*Written exercise*.
Tally the lines in the data below that contain the string "bottom", matching case exactly. Reply with that number alone.

*Given records*.

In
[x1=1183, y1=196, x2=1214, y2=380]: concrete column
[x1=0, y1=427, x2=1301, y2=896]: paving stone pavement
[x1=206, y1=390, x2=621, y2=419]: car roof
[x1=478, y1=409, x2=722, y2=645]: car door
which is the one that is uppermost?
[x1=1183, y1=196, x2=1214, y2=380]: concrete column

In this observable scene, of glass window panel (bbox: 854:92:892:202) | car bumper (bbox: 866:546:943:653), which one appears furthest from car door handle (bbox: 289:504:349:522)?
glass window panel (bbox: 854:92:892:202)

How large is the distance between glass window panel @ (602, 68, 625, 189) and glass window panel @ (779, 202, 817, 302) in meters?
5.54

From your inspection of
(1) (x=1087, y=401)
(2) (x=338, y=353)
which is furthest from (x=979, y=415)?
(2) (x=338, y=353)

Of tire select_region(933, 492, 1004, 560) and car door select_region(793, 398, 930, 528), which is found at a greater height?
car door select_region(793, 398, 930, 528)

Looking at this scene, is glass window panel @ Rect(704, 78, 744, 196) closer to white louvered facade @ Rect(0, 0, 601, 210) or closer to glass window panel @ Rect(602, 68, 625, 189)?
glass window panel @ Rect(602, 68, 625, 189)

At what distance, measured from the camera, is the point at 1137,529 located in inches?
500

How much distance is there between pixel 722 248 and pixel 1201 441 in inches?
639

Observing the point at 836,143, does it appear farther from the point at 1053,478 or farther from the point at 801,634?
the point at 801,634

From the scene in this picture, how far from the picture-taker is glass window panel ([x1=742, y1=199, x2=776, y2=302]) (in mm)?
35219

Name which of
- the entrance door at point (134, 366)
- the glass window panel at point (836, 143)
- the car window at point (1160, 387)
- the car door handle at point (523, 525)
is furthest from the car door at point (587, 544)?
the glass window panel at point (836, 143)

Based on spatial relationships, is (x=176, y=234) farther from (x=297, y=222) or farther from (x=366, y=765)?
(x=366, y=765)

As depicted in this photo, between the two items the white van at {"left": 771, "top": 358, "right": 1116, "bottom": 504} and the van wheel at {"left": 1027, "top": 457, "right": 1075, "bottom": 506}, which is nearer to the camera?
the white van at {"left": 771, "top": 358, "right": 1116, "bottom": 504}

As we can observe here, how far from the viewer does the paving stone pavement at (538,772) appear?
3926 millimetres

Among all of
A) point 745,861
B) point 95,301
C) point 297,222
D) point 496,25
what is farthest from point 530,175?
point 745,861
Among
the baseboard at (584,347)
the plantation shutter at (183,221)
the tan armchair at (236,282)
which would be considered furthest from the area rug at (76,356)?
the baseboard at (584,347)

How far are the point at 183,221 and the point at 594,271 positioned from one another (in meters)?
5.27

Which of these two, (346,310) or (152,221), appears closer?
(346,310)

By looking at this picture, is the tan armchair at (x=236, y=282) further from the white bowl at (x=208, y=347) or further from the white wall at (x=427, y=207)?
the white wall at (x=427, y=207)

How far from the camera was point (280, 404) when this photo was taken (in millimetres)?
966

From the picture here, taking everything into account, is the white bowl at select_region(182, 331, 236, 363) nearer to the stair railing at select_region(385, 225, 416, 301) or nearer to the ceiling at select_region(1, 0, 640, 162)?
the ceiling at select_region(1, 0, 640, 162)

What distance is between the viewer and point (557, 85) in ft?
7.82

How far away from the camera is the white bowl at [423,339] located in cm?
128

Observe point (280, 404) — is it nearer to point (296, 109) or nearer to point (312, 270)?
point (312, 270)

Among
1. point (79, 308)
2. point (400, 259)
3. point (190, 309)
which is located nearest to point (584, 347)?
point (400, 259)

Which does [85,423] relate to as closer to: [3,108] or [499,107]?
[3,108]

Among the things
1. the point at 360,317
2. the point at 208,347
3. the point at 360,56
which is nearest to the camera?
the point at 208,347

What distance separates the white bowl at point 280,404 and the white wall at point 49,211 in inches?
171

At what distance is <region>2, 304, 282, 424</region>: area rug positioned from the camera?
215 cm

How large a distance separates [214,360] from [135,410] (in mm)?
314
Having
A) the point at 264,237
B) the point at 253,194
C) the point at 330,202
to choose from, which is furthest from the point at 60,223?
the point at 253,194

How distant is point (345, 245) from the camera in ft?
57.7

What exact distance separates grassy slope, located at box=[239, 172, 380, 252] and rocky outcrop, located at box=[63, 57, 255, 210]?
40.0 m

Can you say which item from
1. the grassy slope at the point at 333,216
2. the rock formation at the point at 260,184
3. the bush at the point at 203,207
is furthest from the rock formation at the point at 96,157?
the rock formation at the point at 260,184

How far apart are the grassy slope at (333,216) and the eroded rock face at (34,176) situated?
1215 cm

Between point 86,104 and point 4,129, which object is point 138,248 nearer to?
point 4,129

* * *

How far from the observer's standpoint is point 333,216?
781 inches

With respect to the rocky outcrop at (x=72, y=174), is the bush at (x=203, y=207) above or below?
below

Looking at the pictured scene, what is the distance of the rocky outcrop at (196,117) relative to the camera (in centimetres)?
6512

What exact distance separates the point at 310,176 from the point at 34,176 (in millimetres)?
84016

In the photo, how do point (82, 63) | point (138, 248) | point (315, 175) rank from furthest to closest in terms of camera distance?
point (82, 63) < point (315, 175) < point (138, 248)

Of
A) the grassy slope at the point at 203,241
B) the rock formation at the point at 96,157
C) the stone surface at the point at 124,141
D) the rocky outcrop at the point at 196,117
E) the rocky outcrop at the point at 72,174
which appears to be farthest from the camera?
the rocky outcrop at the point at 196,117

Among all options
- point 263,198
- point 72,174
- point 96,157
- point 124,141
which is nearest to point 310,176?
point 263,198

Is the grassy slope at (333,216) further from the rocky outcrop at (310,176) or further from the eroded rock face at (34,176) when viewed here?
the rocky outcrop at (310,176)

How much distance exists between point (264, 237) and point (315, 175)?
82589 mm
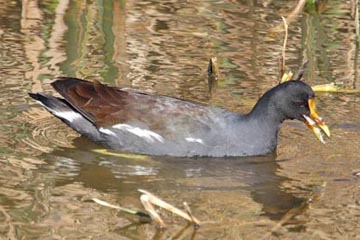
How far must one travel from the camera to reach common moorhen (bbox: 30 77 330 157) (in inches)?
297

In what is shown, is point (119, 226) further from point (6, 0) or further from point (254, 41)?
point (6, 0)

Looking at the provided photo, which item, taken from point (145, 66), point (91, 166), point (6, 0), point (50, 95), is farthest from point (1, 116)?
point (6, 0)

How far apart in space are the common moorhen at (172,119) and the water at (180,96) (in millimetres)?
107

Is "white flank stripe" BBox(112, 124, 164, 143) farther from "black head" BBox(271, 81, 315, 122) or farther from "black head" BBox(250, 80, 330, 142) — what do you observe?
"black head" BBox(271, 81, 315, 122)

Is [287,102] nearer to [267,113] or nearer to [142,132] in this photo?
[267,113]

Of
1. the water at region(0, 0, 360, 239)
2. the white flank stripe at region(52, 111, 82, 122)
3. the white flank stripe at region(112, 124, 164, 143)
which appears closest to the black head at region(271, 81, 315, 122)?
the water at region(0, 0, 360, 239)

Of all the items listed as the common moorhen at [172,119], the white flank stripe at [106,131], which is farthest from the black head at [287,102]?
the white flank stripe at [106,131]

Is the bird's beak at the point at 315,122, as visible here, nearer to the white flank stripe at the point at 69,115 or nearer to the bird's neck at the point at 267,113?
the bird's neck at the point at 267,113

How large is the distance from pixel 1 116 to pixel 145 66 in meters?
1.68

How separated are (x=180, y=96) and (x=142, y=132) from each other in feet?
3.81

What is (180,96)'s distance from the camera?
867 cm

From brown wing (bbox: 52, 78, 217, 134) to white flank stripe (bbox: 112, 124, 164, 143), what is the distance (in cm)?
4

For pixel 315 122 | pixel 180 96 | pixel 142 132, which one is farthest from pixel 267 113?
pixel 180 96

==

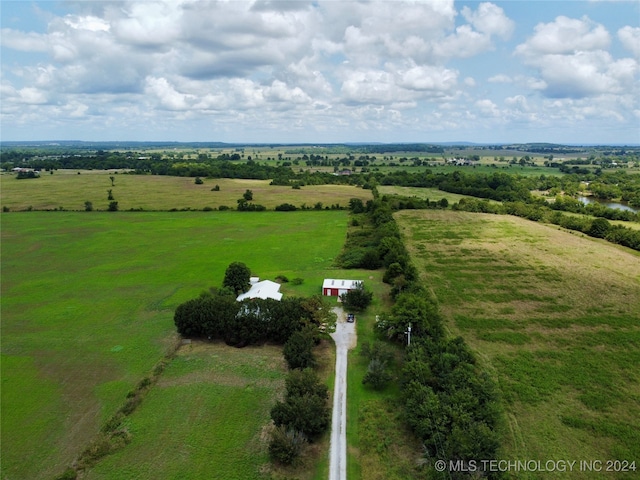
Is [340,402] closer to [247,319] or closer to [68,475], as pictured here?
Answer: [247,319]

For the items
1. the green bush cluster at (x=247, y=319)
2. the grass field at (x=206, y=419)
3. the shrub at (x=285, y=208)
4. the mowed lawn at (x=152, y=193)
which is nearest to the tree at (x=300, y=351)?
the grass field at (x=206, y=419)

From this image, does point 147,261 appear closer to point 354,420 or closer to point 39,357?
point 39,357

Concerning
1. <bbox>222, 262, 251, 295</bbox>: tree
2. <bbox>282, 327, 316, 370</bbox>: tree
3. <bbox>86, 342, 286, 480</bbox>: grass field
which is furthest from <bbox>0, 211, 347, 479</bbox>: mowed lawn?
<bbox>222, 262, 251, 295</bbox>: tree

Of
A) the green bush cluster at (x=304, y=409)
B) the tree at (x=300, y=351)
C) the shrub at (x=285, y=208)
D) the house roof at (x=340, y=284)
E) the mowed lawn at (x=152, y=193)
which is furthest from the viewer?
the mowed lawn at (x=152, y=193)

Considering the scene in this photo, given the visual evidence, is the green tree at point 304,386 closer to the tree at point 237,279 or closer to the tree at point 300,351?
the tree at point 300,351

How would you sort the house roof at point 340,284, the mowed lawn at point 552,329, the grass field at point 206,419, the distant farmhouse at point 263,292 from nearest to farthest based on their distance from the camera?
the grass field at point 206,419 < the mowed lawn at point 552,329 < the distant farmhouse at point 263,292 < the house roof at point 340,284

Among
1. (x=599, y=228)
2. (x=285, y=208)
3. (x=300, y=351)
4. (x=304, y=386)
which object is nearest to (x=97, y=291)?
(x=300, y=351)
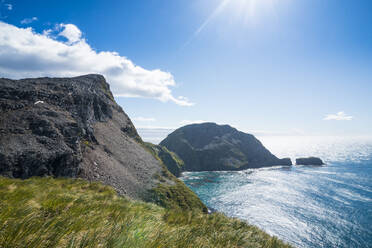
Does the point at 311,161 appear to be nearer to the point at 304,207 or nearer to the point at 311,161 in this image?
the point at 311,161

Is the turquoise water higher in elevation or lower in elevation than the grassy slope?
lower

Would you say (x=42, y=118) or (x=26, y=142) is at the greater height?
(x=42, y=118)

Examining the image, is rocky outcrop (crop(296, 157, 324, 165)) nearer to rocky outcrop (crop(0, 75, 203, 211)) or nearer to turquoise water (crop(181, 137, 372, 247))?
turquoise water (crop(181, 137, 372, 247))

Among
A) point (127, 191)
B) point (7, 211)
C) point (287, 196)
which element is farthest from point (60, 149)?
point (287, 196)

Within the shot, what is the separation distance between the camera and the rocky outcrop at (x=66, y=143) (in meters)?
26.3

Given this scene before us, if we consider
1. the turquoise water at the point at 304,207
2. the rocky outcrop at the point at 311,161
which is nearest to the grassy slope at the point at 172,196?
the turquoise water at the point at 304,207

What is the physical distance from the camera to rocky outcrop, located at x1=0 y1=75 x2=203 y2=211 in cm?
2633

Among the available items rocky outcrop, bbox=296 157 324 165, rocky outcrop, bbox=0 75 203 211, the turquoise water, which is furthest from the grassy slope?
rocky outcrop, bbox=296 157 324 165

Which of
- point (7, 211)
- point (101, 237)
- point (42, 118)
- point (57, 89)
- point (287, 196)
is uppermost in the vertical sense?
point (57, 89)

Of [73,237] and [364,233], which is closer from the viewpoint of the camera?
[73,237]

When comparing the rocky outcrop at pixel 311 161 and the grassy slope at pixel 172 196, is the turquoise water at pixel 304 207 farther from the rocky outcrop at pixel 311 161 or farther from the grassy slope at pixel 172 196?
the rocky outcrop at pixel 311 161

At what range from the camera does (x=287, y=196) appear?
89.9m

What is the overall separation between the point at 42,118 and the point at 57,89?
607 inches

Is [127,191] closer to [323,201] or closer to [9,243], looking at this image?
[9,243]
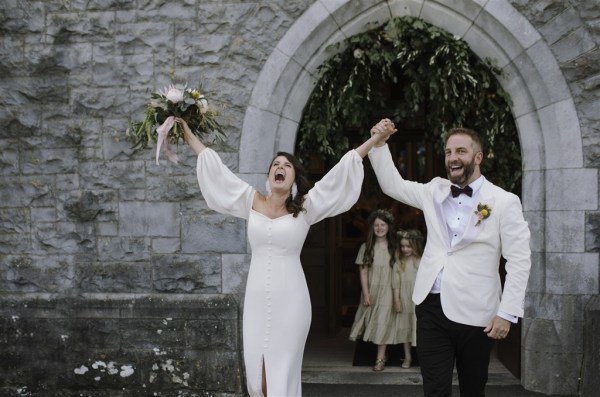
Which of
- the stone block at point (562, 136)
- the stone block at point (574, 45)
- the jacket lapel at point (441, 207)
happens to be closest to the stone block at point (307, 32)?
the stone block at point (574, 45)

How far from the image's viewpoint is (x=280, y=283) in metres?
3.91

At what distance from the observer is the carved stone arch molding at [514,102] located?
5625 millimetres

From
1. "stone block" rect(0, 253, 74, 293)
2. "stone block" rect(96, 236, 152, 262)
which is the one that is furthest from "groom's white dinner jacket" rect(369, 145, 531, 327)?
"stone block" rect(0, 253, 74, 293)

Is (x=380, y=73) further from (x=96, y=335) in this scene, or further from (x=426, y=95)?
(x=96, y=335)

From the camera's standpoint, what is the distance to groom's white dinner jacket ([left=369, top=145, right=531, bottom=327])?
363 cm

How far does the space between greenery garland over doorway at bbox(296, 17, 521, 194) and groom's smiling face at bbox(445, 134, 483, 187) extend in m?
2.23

*Response below*.
3